Militar, professor, jornalista, crítico, historiador e romancista, José Latino Coelho, personagem versátil do Romantismo português, nasceu a 29 de novembro de 1825, em Lisboa, oriundo de uma família de militares. Com apenas dezanove anos, conquistou uma cátedra na Escola Politécnica de Lisboa (Mineralogia e Geologia). Começou por destacar-se como historiógrafo, publicando entre 1874 e 1891 os três volumes da História Política e Militar de Portugal desde os Fins do XVIII Século até 1814, seguidos de uma série de biografias históricas, como as de Luís de Camões (1884) e Vasco da Gama (1884). O seu principal legado para a história literária situa-se no âmbito da crítica, tendo deixado uma imensa colaboração repartida por periódicos como O Panorama (1837-1868), A Época (1848-1849), Revista Contemporânea de Portugal e Brasil (1859-1865), Artes e Letras (1872-1875) e A Semana (1850-1852), de que foi fundador. Neste jornal apontou novos rumos para o Partido Regenerador, ao qual esteve ligado por muito tempo. Foi-lhe atribuída a categoria de Par do Reino e, em 1868, o Marquês de Sá da Bandeira convidou-o para integrar o ministério, empossando a pasta da Marinha e Ultramar. A sua ação ficou marcada pelo decreto de 23 de fevereiro de 1869, que promulgou a supressão da escravatura em todos os territórios portugueses. Depois desta passagem pelo poder, Latino Coelho ainda se distinguiu no ataque ao governo do duque de Ávila. Acabou por se afastar progressivamente da política, tendo abandonado o Partido Regenerador e começado a dedicar-se à escrita, ao ensino e às funções de secretário perpétuo da Academia das Ciências de Lisboa. Ainda que com reduzido protagonismo, chegou a filiar-se no Partido Republicano nascente.

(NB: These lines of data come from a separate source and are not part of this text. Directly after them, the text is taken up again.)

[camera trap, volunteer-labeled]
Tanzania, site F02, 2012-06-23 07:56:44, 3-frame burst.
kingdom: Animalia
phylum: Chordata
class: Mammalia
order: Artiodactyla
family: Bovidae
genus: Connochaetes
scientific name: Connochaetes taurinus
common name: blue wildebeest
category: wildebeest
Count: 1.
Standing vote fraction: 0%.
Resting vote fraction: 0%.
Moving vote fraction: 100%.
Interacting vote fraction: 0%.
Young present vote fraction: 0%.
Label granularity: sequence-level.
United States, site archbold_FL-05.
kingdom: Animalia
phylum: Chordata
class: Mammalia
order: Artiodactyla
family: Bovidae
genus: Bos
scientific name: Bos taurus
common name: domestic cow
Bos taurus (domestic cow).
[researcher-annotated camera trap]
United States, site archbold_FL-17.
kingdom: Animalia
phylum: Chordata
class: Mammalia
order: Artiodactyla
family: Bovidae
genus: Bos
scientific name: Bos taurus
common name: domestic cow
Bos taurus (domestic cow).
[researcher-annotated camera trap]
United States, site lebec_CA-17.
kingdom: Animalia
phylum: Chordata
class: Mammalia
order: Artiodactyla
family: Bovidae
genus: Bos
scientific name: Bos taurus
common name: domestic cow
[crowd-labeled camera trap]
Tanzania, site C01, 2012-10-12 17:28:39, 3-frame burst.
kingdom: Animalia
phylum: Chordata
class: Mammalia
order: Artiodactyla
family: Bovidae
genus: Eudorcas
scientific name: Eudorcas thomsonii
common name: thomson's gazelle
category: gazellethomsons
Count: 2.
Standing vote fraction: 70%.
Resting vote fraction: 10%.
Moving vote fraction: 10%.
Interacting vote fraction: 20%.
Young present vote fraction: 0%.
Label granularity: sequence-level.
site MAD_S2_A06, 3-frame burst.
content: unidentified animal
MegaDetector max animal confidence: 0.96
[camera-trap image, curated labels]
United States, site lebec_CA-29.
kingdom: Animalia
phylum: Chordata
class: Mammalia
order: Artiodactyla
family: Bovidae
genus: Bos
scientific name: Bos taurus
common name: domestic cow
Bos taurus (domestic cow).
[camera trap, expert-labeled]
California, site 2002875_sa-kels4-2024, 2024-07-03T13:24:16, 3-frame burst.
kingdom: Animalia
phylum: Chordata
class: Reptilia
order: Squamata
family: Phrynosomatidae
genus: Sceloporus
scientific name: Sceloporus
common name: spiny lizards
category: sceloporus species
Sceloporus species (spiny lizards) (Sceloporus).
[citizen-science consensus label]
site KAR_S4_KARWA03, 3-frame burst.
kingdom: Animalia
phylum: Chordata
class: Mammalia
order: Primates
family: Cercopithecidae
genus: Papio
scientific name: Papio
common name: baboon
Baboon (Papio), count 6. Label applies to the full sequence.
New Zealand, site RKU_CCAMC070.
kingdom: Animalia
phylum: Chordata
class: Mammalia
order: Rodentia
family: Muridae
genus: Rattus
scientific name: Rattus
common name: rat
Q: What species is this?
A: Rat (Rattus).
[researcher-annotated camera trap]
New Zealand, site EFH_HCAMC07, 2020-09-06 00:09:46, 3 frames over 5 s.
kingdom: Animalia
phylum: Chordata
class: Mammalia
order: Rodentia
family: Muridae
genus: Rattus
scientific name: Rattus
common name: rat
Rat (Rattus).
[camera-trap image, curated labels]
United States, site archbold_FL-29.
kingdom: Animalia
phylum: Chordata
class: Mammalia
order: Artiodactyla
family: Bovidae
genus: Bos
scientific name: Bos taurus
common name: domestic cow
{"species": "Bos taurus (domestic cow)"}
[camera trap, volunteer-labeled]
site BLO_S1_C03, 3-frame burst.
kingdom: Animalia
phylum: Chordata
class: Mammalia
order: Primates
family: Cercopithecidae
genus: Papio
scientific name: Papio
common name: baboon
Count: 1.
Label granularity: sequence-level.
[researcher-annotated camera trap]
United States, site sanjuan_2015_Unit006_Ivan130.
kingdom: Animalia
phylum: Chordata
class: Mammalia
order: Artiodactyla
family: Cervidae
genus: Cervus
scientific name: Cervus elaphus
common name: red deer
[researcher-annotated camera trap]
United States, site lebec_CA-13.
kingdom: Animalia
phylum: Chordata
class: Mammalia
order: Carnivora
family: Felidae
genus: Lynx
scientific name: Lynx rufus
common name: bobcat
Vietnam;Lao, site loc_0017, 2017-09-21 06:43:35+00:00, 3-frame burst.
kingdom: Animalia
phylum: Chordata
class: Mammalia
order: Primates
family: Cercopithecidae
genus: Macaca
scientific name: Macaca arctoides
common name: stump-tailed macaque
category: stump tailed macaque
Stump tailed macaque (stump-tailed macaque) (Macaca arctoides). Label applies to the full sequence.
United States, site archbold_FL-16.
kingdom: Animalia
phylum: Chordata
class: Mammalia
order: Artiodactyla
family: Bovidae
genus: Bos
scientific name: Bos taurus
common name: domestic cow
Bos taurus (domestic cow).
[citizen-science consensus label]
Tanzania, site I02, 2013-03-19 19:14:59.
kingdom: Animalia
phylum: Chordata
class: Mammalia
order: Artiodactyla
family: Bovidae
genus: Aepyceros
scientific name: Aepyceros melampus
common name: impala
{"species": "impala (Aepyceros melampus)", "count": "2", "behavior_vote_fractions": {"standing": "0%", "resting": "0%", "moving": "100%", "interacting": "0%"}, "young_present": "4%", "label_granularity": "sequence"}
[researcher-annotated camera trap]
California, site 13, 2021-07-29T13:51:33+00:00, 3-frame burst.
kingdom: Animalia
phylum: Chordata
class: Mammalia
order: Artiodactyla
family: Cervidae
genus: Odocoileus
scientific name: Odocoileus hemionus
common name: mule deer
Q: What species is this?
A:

Faleceu em Sintra, a 29 de agosto de 1891.
Muita da sua atividade crítica e de teorização literária viria a ser recolhida nos volumes póstumos Garrett e Castilho (1917), Arte e Natureza (1923) e Literatura e História (1925), da mesma forma que a colaboração dispersa pela imprensa não literária deu origem à antologia Tipos Nacionais (1919).